26. It follows that all laws must conform to the constitutional edifice and further the actions challenged in these proceedings must  as of necessity pass the constitutional test.

27. The first issue to address is whether this case is res judicata. Its trite law that if any judicial tribunal in the exercise of its jurisdiction delivers a judgment or a ruling which is in its nature final and conclusive, the judgment or ruling is res judicata. If in any subsequent proceedings (unless they be of an appellate nature) in the same or any other judicial tribunal, any fact or right which was determined by the earlier judgment is called in question, the defence of res judicata can be raised. This means in effect that the judgment can be pleaded by way of estoppel in the subsequent case.

28. As Somervell L.J. stated [10] res judicata covers issues or facts which are so clearly part of the subject-matter of the litigation and so clearly could have been raised that it would be an abuse of the process of the court to allow a new proceeding to be started in respect of them.

29. The decision referred by the Respondents was rendered in   R vs.
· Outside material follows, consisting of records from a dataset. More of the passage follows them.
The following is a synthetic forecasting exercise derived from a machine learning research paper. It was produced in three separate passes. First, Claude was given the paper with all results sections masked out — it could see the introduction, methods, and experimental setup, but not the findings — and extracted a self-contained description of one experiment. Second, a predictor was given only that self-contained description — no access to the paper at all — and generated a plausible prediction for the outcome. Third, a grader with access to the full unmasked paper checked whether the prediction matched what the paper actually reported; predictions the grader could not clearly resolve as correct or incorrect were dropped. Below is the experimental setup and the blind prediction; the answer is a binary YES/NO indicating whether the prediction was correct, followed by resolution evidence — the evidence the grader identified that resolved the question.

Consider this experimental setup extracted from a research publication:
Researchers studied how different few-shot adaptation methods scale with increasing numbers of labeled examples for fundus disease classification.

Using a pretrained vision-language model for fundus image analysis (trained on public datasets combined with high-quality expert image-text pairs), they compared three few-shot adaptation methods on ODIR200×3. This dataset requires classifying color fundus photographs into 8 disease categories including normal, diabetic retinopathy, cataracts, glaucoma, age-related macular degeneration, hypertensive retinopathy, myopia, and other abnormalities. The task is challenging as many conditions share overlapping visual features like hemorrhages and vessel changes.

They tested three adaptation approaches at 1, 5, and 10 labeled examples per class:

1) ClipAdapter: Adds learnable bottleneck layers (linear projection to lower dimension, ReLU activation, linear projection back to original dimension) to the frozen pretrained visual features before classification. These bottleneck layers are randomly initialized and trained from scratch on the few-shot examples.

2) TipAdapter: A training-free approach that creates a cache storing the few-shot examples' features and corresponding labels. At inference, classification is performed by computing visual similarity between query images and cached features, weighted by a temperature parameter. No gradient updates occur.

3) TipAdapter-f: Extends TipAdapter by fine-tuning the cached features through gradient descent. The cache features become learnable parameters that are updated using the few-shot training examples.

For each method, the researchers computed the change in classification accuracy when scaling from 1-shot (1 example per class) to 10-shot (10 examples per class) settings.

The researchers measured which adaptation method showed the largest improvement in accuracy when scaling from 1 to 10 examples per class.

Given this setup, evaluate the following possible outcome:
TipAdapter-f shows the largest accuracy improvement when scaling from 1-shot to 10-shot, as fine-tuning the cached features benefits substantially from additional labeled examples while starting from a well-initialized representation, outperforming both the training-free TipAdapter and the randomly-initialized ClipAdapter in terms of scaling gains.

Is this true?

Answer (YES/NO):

Independent Electoral and Boundaries Commission & Another ex parte Councillor Eliot Lidubwi Kihusa & 5 Other.[11]It involved several consolidated Judicial Review Applications  among them No. 120 of 2012 in which the dispute involved  delimitation of boundaries of Balambala and Dujis constituencies of Garissa County. I find it useful to examine the facts in the said case, the decision rendered and the appeal decision to satisfy myself whether or not this case is indeed res judicata.

i. The applicants in the said case were aggrieved because the constituency and ward names and details of Garissa County had been altered allegedly without any demand and without realistic justification for creating the new Balambala constituency, and moving the Alango-Arba and Medina Wards to that new constituency. The petitioners wanted the decision to move Alango-Arba and Medina wards to Balambala reversed, Dujis constituency to be renamed Garissa township since Dujis sub-location was now in Balambala constituency, and that Legal Notice No. 14of 2012 be amended to incorporate their views. It was the petitioners’ case that moving them to Balambala meant that they would not be able to freely exercise their political and social rights, and that they will be a minority voting bloc.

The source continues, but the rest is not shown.